In two cases out of the Middle District of Florida, property associations fought for priority over mortgage lenders in order to prevent their liens from being stripped as wholly unsecured. In re Plummer, No. 12-3870 (Bankr. M.D. Fla. Jan. 14, 2013); In re Buckner, No. 12-4962 (Bankr. M.D. Fla. Jan. 17, 2013). The Associations failed to convince the court, however, and, in Plummer, the court permitted the lien stripping under section 1322(b)(1), while in Buckner, the lien was stripped under section 506(d).
In both cases, the mortgage liens exceeded the value of the residential properties and language in the underlying contract between the debtor and the property association specified that institutional liens had priority over Association liens.

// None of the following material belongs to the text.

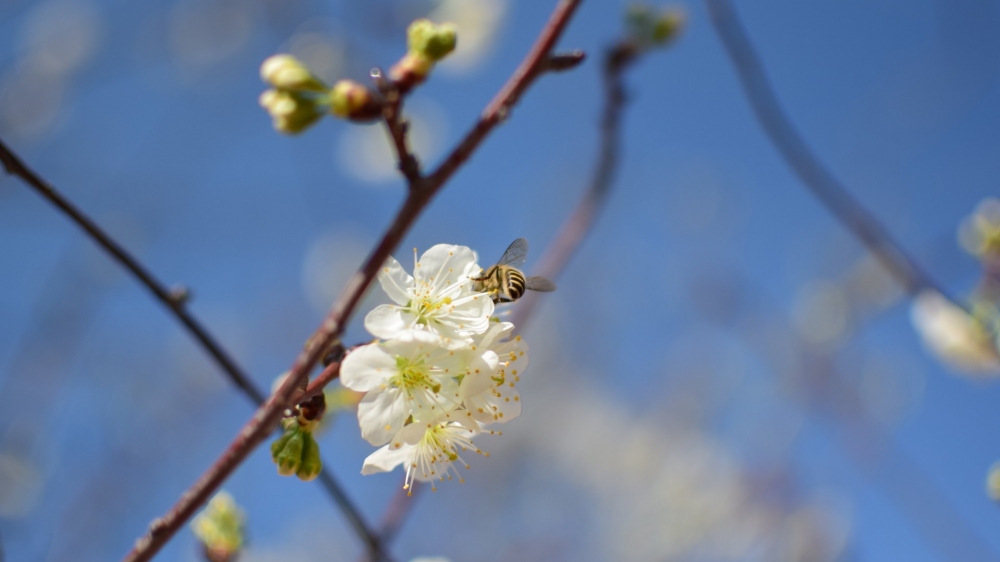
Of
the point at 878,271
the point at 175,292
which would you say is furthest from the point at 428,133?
the point at 175,292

In Plummer the condominium association argued that its lien was only partially junior to the Credit Union’s lien because Florida law imposes liability for the lesser of the total assessments accrued during the previous 12 month period, or 1% of the mortgage debt, on a person who acquires title by virtue of a foreclosure sale. Therefore, unlike the typical wholly unsecured junior lien, a portion of the assessments would still be owed to the Association even if the property were sold in foreclosure.
The court agreed that if any portion of the Association lien was superior to the mortgage lien, it could not be stripped, but it went on to find that the contract language giving institutional mortgages priority, and the operation of Florida law which gives priority to the first mortgage recorded, established that the Credit Union had the primary lien. It rejected the Association’s argument that Florida law elevated its lien above the Credit Union’s by preserving a portion of that lien. Rather, the court found that the “provision does not give the Association any lien rights. It merely gives it the right to assert liability for past-due assessments against the mortgage holder if the mortgage holder acquires title through foreclosure.”
The Association went on to argue that even if its lien is junior it cannot be stripped because a condo assessment lien is a unique construct under state law. It is not secured by the value of the property but is a contractual covenant running with the land. Therefore, such liens are not covered by the Bankruptcy Code’s provisions relating to lien valuation and stripping. The court disagreed. It found that the Bankruptcy Code encompasses such liens either as statutory liens, section 101(53), or charges against interest in property, section 101(37). It further found that there was no reason to believe that Congress intended to give Condominium Association liens special treatment. The court turned to the issue of whether a debtor could strip an unsecured junior lien in chapter 13 and found that under Eleventh Circuit precedent he could. Tanner v. FirstPlus Fin., Inc. (In re Tanner), 217 F.3d 1357, 1358 (11th Cir. 2000) (interpreting Nobelman v. Am. Sav. Credit Union, 508 U.S. 324, 329–30 (1993) to allow strip-off of wholly unsecured lien).
In Buckner, the Magnolia PD Property Association took a different approach when it sought to elevate its lien for past condominium fees and assessments over the mortgage held by the assignee of the original debt, America’s Servicing Company (ASC). There, as in Plummer, the HOA Declaration expressly subordinated HOA liens to “institutional” liens but Magnolia argued that the mortgage did not qualify under this provision because MERS, rather than the original lender (Freemont) or ASC, was listed as the “mortgagee.” The court rejected this argument finding that Freemont and ASC were unquestionably “institutional” lenders, and because MERS’ rights were limited to “acting solely as a nominee for Lender and Lender’s successors and assigns,” its status was irrelevant to the inquiry. Examining MERS’s extensive role in the mortgage industry, the court found that there were important public policy reasons for refusing to subordinate liens held by MERS as third party tracking agent and servicer to HOA liens.
The Buckner court ostensibly allowed the lien stripping under section 506(d) rather than section 1322(b). Although it apparently was not an area of contention in Buckner, some courts have found that section 506(d) does not provide a basis for lien stripping even where the lien is wholly unsecured under section 506(a). Most notably, the Tenth Circuit in Woolsey v. Citibank, No 11-4014 (10th Cir. Sept. 4, 2012), rejected the application of section 506(d) to strip off an unsecured lien in chapter 13. The Woolsey court found that the decision in Dewsnup v. Timm, 502 U.S. 410 (1992) precluded that approach.